--- Given passage ---

↓

What is different about The Last Man on the Moon (2016) is that it presents a very personal and relatable look at the space race rather than a focus on the missions themselves. The focus of the film is on a relatively unknown astronaut, especially to a British audience, his name is Gene Cernan and the film shows us his journey from a fighter pilot to walking on the moon. What really makes this an interesting and different documentary is that the actual focus of the film is everything between these points in his life and the incredible and sorrowful sequence of events that got him to the Moon. The film is simple but engagingly structured around the multiple missions that Gene was involved in, first we see him being used as human test dummy for one of the early Gemini missions in which he attempted one the first spacewalks, the film visualises this really well with a simple but affective recreation. Usually this is something I don’t like to see in cinema documentaries as the quality is usually poor and makes the whole film feel very televisual, but clearly in this the filmmakers have spent time designing the look of this very small scene to make sure it mixes perfectly with the archive and contemporary interview footage. Mentioning Interviews brings me to something that did grate on me a bit and that was the overuse of the talking head interview pieces, I understand that with some people the filmmaker may have had very limited time to interview, but many of these to-camera moments could have been made more emotive by bring the interviewees to the real world locations. They use this on the spot technique with most of Gene’s interviews and so I can understand that they wanted to make him the focus and so kept the other contributors on screen presence as minimal as possible, but it could have been used in a few occasions where what they are saying directly relates to Gene’s story.

↑

--- Your assignment ---
Write a continuation of the review of The Last Man on the Moon, picking up right after its final sentence. The saved entries that come next are separate material and not part of the review.

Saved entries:
↓

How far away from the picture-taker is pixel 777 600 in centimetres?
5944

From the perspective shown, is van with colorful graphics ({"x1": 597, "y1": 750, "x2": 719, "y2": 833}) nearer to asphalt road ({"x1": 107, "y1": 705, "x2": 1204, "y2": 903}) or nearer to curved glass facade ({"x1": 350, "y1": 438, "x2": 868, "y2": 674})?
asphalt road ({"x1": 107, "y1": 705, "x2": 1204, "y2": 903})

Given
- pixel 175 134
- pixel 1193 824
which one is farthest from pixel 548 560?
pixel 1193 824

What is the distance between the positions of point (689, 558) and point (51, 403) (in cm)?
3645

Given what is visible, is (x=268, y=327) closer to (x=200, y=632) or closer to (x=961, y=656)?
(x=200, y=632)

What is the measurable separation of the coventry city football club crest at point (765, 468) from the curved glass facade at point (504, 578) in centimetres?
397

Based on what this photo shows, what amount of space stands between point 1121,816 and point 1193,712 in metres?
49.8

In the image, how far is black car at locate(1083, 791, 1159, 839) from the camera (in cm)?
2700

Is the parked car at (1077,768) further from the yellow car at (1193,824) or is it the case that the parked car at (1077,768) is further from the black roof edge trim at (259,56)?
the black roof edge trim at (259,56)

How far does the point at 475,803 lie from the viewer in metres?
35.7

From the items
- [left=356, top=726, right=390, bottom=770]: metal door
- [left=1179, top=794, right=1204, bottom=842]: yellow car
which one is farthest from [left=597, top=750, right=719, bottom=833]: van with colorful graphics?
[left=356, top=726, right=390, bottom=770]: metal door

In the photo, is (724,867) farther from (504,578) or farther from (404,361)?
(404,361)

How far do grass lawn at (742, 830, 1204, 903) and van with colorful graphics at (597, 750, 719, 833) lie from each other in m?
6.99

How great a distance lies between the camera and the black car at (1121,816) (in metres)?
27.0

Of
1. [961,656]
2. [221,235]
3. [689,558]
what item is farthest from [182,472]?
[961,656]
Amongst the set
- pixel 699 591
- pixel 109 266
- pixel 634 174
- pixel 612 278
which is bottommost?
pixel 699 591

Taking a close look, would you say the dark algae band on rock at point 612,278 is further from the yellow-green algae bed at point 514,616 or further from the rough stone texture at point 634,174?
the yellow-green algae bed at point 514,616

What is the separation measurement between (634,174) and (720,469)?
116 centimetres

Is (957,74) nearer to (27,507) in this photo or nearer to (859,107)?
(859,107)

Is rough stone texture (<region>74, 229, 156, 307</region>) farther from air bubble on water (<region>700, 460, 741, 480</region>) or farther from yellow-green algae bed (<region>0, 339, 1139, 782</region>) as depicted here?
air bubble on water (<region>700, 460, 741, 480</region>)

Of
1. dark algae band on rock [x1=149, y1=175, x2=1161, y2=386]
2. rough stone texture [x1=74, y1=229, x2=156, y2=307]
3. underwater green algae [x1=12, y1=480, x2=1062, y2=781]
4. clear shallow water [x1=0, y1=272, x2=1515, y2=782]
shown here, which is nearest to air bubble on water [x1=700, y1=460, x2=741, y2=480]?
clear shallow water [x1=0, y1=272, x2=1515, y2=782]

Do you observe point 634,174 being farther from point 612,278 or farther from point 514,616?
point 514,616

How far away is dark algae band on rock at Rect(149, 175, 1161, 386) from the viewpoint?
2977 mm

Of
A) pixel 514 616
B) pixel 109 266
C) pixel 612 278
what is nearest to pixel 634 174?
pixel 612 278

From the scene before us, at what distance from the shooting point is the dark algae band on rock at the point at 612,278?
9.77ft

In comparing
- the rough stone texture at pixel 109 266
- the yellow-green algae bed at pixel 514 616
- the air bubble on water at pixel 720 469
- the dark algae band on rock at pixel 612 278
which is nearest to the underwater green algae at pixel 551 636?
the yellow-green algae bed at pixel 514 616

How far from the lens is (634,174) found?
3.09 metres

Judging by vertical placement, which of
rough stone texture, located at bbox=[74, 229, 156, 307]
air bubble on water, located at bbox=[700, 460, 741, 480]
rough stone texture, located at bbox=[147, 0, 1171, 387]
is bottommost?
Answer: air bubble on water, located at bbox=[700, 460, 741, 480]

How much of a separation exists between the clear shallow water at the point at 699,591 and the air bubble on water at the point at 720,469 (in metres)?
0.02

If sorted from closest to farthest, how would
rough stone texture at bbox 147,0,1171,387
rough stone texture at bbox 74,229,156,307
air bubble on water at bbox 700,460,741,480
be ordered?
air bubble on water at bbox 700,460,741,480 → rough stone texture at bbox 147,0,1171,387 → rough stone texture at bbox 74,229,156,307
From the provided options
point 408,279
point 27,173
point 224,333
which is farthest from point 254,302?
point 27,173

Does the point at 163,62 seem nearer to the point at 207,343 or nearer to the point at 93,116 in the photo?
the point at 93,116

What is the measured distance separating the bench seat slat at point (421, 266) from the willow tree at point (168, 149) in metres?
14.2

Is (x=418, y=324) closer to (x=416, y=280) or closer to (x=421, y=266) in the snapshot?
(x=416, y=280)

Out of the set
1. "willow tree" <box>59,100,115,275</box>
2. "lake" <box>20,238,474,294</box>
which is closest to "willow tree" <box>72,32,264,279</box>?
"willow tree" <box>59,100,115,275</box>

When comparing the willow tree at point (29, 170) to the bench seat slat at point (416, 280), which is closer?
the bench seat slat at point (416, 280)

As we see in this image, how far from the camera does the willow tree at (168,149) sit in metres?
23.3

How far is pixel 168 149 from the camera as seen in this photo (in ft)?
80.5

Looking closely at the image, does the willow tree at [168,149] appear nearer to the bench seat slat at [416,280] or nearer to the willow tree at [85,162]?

↑

--- Output ---
One of the topics the film keeps returning to is the effect of the astronaut lifestyle on the family, we repeatedly see Gene questioning the selfishness of his and the other astronauts distanced lifestyle and this really separates the film from other documentaries, the usual interview questions and responses in traditional documentaries relate to how nerve-racking the launch is or how amazing the surface of the Moon is, of course it’s amazing your standing on the MOON! This film give very personal look at the life of an astronaut and by doing so the film makes Gene a very human and relatable character rather than the usual heroic and superhuman presentation in other films. The result of this is that when we finally get to landing on the moon at the end of the film, which I should also point out has some of the most stunning visuals of the Moon I have ever seen on film, it is a much more emotive experience as not only have we seen the luck and struggle it took to get there but also the film has brought us very close to Gene as a human being and so it makes you feel every emotion as he does. Gene says in the film that he only wished that he could pull that experience into his suit and bring it back to earth with him and that is what the film does is create an experience as close to the real thing as possible, which is an incredibly skilled thing to do.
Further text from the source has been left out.